Die Atmosphäre war an diesem Zeitpunkt bereits so nahe am Zenit, dass ich mir bei anderen Künstlern Sorgen gemacht hätte, ob dies überhaupt noch zu toppen ist. Nicht aber bei Eisbrecher. Nun wurde es bombastisch und verschneit! Dermassen eisig und trotzdem heiss, das schafft nur diese Band. Gespannt warteten alle vor dem Vorhang, der die Bühne vor dem Konzert der Gastgeber verhüllte. Eisbrecher starteten passenderweise druckvoll mit Sturmfahrt. Genau dazu wurde der ganze Auftritt auch. Alexander Wesselsky am Mikro, Jürgen Plangger, Rupert Keplinger und Noel Pix an den Saiten und, über allem thronend, Achim Färber am Schlagzeug, lieferten vom ersten Ton an eine unvergessliche Show, die vom Publikum begeistert gefeiert wurde. Volle Kraft Voraus, der Titelsong des Festivals durfte genauso wenig fehlen, wie Antikörper, Augen Unter Null oder Amok. Eine sehenswerte Lightshow begleitete den Auftritt der Männer aus der Kälte. An echtem Schnee, der nach Eiszeit von der Bühne geschippt werden musste, hat es auch nicht gefehlt. Aber nicht nur Eisbrecher sangen an diesem Abend. Zum 15. Geburtstag der Band erhielten die Herren vom Publikum ein vielstimmiges Happy Birthday. Da wurde einem trotz des vorherigen Schneefalls warm ums schwarze Herz. Bestens gelaunt führte Herr Wesselsky durch den späten Abend und bewies im Anschluss an Miststück seine Rapper-Qualitäten, als er Rock Me Amadeus von Falco anstimmte. Die Titel waren eine gelungene Mischung aus alten und neuen Eisbrecher-Werken. Diese Show war für mich der perfekte Abschluss eines wundervollen Festivals.
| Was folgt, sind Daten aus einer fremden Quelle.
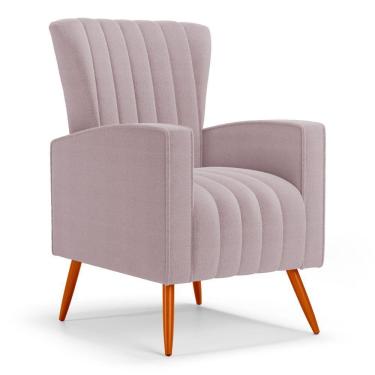 Imagem de Poltrona Decorativa Melody Com Pés Palito Bouclê Rosê - Desk Design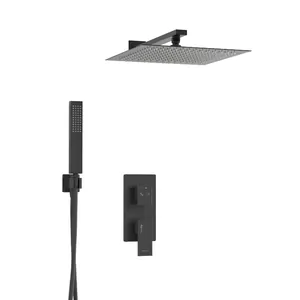 Душевая система WasserKRAFT A16162, встраиваемый смеситель, верхний/ручной душ, черный Soft-touch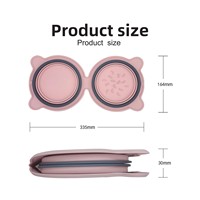 Bol pliable en silicone pour chien – Portable, pour voyage en extérieur, anti-étouffement, alimentation lente, double, pliable, étanche, solide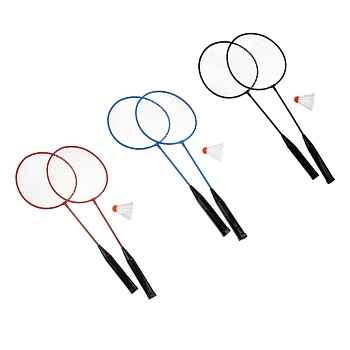 набор для бадминтона, тм by sport, 2 ракетки, 1 волан, в сетке, металл, пластик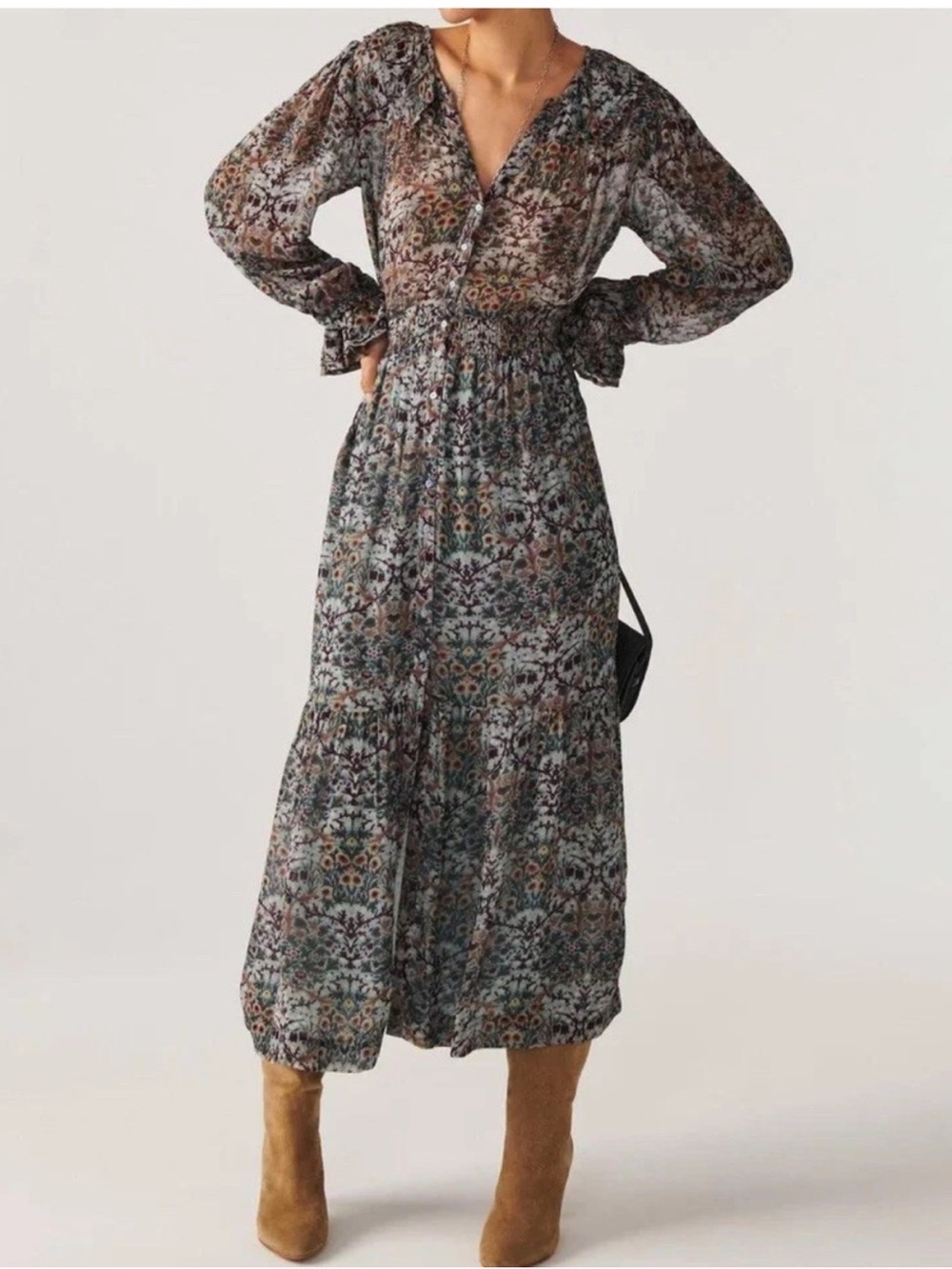 Ba&Sh Floral V-Neck Long Sleeve Midi Dress in Muted Multi size 0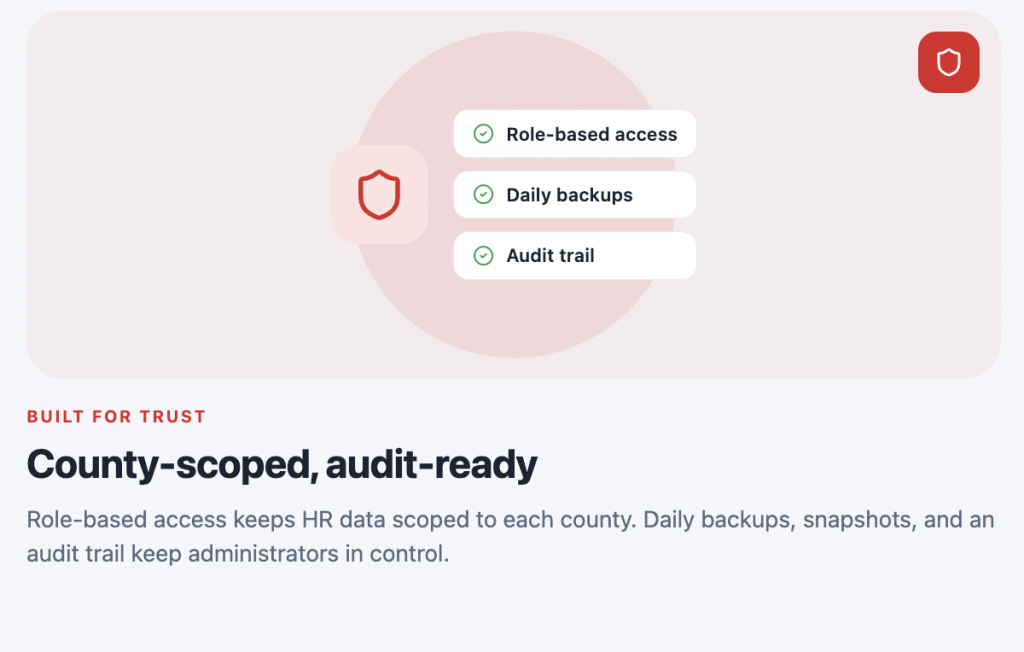 County Compensation Survey platform screenshot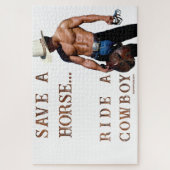 SlipperyJoe's save paard rijden strooien cowboyhoe Legpuzzel (Verticaal)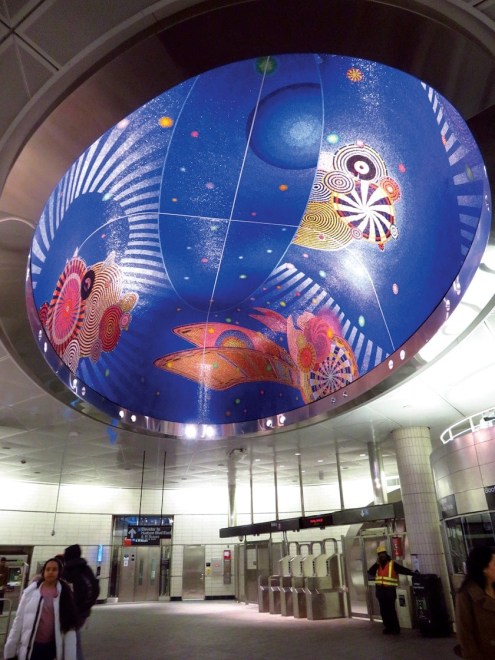 Bailey translated her mandalas into mosaics for&nbsp;Funktional Vibrations&nbsp;(2015) in New York City&rsquo;s 34th Street Hudson Yards transit station. Photos by Paulette Young.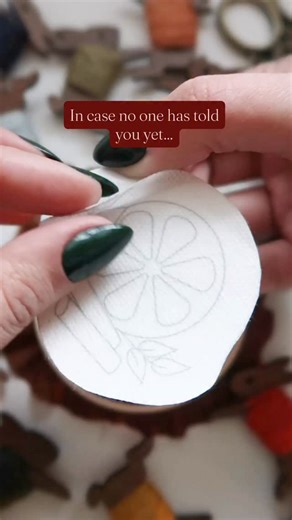 Embroidery by Emily June on Instagram: "The Eco Vita floss by @dmc_embroidery has the coziest, dreamiest wool texture and gives a yarn-like effect, but can be stitched with a standard needle. Not sponsored, just obsessed! It was perfect for this wintery embroidered ornament. 🍊Orange Cinnamon Tutorial🍊 1. Select the Orange design from the Merry Magic 2.0 pack. I stitched on brown fabric and it suited these colors perfectly! All DMC! 2. Fill the inside of the orange with the Satin Stitch using E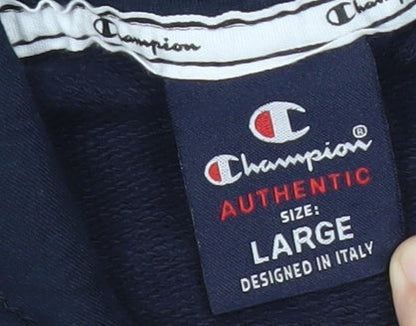 Mens UK Size L Champion Blue Pullover Hoodie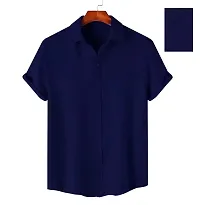 Stylish Navy Blue Polycotton Solid Casual Shirt For Men-thumb4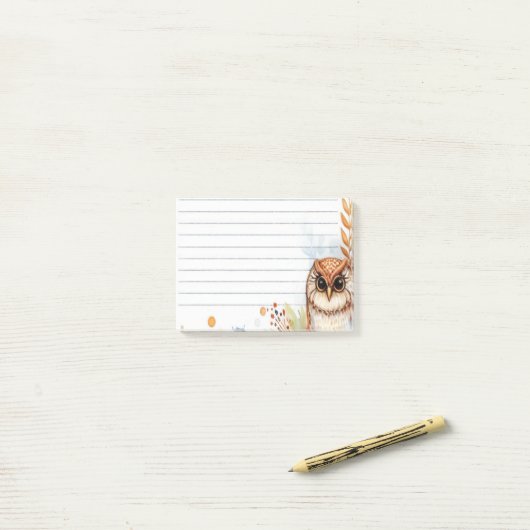 Post-it® Chouette d'automne (Sur un bureau)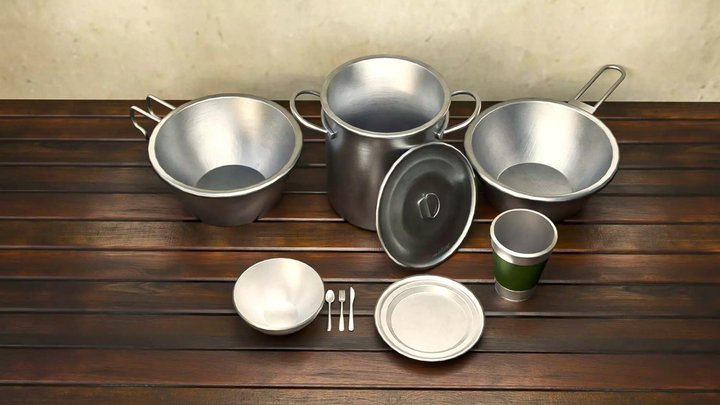Metal Camping Cookware Set 3D Model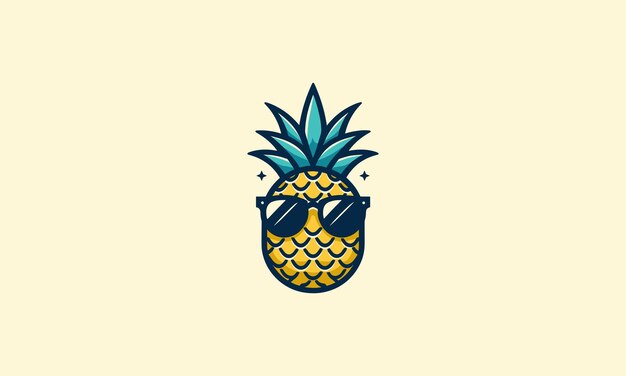 ananas met glazen vector mascotte ontwerp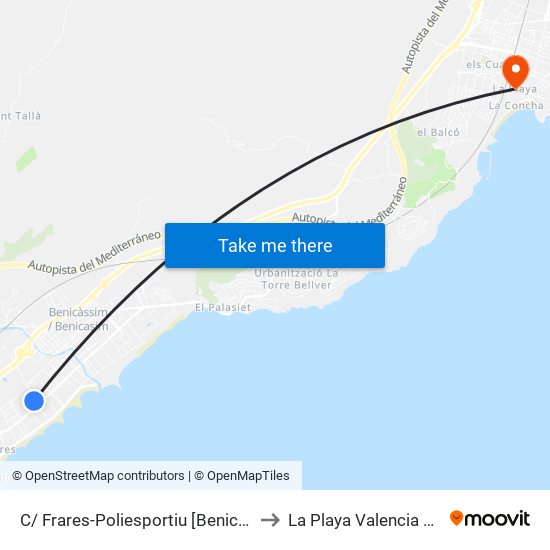 C/ Frares-Poliesportiu [Benicàssim] to La Playa Valencia Spain map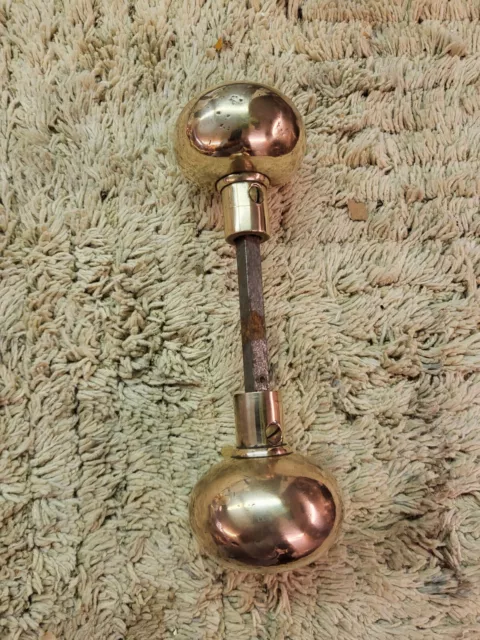 Vintage Heavy Brass Ovel Round Door Knob Polished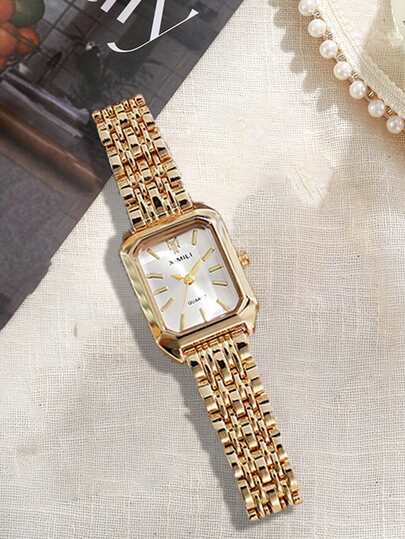 1pc/Set Stylish Compact Gestreepte Dial Square Stainless Steel Vintage Quartz Horloge Matching, Birthday, Ladies, Anniversary, The Friday After Year End Promotion, Cyber Monday, Halloween Promotion Other Holiday s, No Box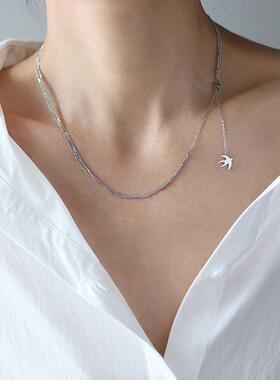 GGW 多种戴法燕归来钛钢项链 飞燕多层锁骨链流苏燕子银色不掉色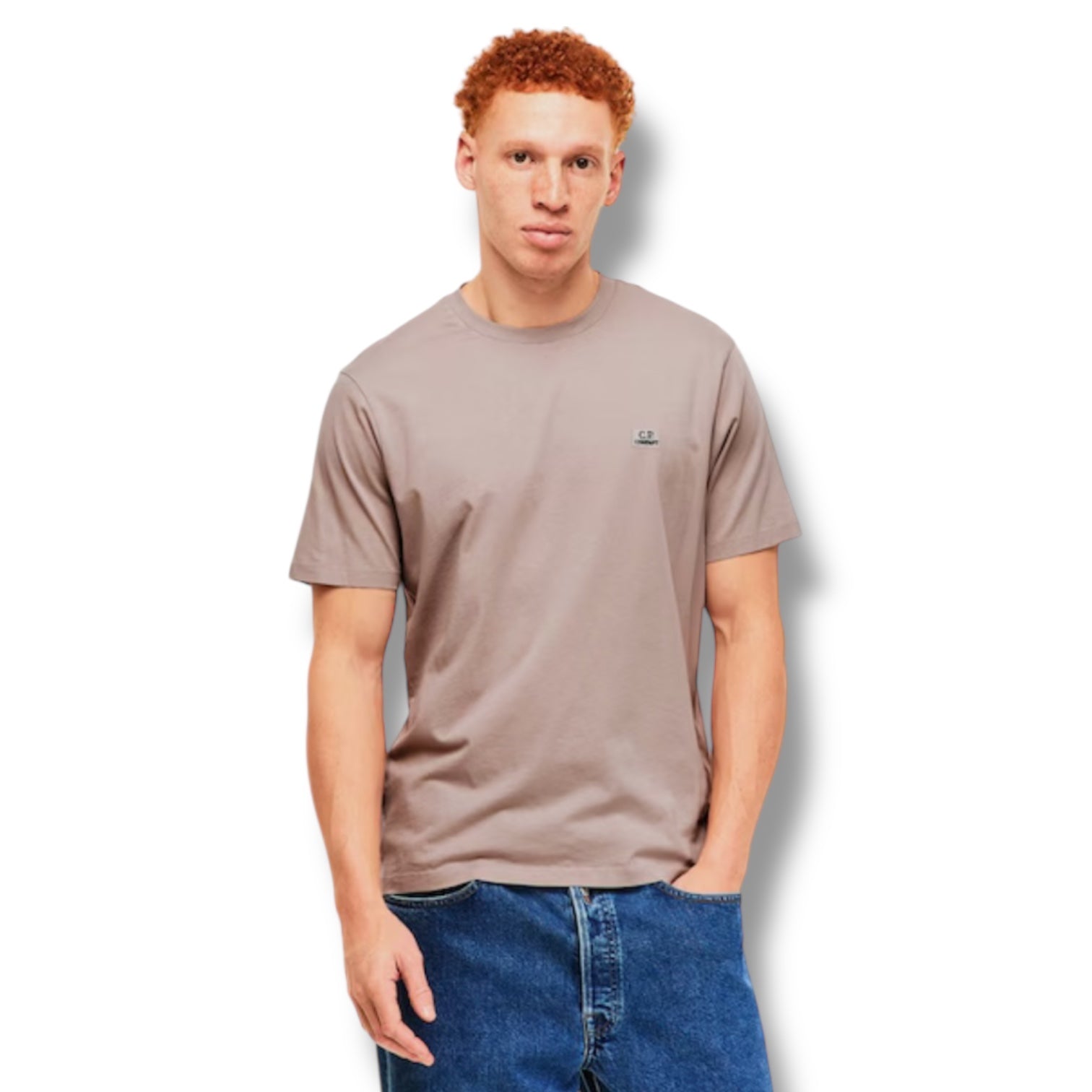 CP COMPANY SMALL LOGO T-SHIRT DOVE GREY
Für mich ist das Volle Kraft Voraus ein grossartiges Festival. Location, Organisation, Besucher, Stimmung und natürlich die Künstler, alles hat gepasst. Ich mag Festivals, die auf einer einzigen Bühne stattfinden, da die meist verlustreichen Entscheidungen, wen man sich auf Kosten einer anderen Show ansehen will, wegfallen. Das Volle Kraft Voraus hätte definitiv eine ausverkaufte Halle verdient gehabt. Aber man braucht ja noch Ziele für nächstes Jahr. Also Leute, zeichnet am 07.09.2019 einen Eisbären in die Agenda und reserviert euch das Datum!